Next up: Joggers' Park, Pinjar, Dogs

Wasn't anyone paying attention?: This is probably a nice time to bring up an interesting discovery. Our music and movie censors have been fairly active, latching on to violations both minor (laughable) and major (gratefully!). They missed the boat on the Aflatoon soundtrack by Dilip and Sameer Sen, featuring the predictable vocal gibberish of Remo. The song in question is the title song. About 2 minutes and 46 seconds into the song, you can hear a refrain that goes "terii maa.N kii c****". B-song lovers will relish the song nevertheless, but the glaring complacency of the crowd that lynched Anu Malik for the use of the word 'sexy' in the Khuddar song is appalling. Good reason to catch the song again, what?

IIS infuriations

The TOI continues to vex me. I ran a keyword search via their search facility, and got back a list of results. I was happy to find a link to the article I was looking for and clicked in anticipation. Only to be thwarted by their backend scripting engine and server, IIS, which sent me a stream of useful [sic] information:

Invalid Parameters, CacheParams:channelid=-2128958273,msid=45296563

I pasted the link in IE and got to the article sans incident. What is it with that stupid server? It's slow, it's dumb and it won't send back pages to any browser except IE.
news news news

Gulaab jaamuns cause panic in local train

Gulzar talks to Subhash K Jha about writer Bhisham Sahni (who passed away recently) and about literary adaptations for film and television

A retrospective look at Indian Cinema's Garbo, Devika Rani

Thanks to objections from the Big B, Kareena Kapoor is no longer part of Sanjay Leela Bhansali's next venture Black. It's Rani Mukherjee instead, and SJB should probably be happy with the casting coup he managed with the Big B. Now, hopefully, he has a decent storyline/plot ... you know, the "inessentials".

little piece of evil{WARNING: time killer} [courtesy: atul chitnis]

Take a look at this little productivity killer -- all you need is a java-enabled browser.

Murder! is an unsung little nugget from the early sound days of Alfred Hitchcock. Although a lot of the film (Hitchcock's second talkie) appears stagey and crude, it still has the indelible marks of the master: the subtlety and economy of camera and sound (which was then in its early stages), the vestiges of his education in German filmmaking. Herbert Marshall tends to overdo it as Sir John Menier and the print I had was in a terrible state. But I'd recommend this one for Hitchcock's version of 12 Angry Men(which ends up being a tad unrealistically overdramatic) and the foreshadowing of future Hitchcock masterpieces like Strangers on a Train. CAMEO NOTE: Hitchcock can be seen about an hour into the movie walking past the scene of the crime.

RECORDED INFORMATION:
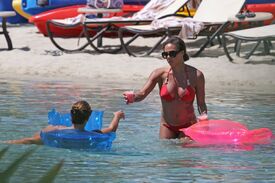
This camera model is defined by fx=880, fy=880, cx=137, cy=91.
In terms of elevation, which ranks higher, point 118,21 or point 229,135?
point 229,135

REQUIREMENTS: Carry on the movie and news blog post from its last sentence.

TASK RESPONSE:
* The film opens with Beethoven's 5th playing in the background. Thoughts on the significance and importance thereof are most welcome.

* There's the prelude to Tristan and Isolde playing during Sir John's (Herbert Marshall) interior monologue. Herrmann's score for Vertigo quoted this famous Wagner opera several years later. Common themes more than a coincidence I guess.

{external review}

Monday, July 14, 2003

ayil aruhc

I was cleaning up some old posts on the RDBlog, when I chanced upon a post dedicated to Sandeep Chowta. To summarize and recap: Chowta released a private (read: non-film) album called Mitti: Songs of the Soil, a great lounge album mixing sounds and strains of diverse influences: Rajasthani folk, slide guitar, and, most importantly, back masking. The title of this post refers to a song on the album. Reverse that title and what you get is "chura liya". If that isn't enough evidence of Chowta's twinkle-in-the-eye adventure, try the following experiment:

* Rip the song into a .WAV file (this format contains the musical stream in its rawest uncompressed form)

* Listen to the track straight-through once. The only intelligible words you'll hear are "chura liya", towards the end of the song. The rest of it sounds like Eastern music

* Now play the track in reverse (in an application like Windows Sound Recorder, which allows you to do this). The music track will sound strange (which should be expected, since it's being played backwards), but the vocals should be intelligible enough now!

The rest of the songs on the album hold out well too, although Sonu Nigam singing My Sweet Lord is a stretch too far, especially when he alaap-izes the lyrics and the hallelujahs. That's when you should be rolling on the floor in laughter. But the backward vocal experiment (which was born out of Chowta joking to someone that the only thing left for him to do was to hear Chura Liya backwards) as well as the vocal talents of Soumya Rao and Sonu Kakkar make this album a commendable effort. Pity it didn't receive as much attention as it deserved. Guess the bhangra-dhin-chak crowd wanted something more dumbed-down.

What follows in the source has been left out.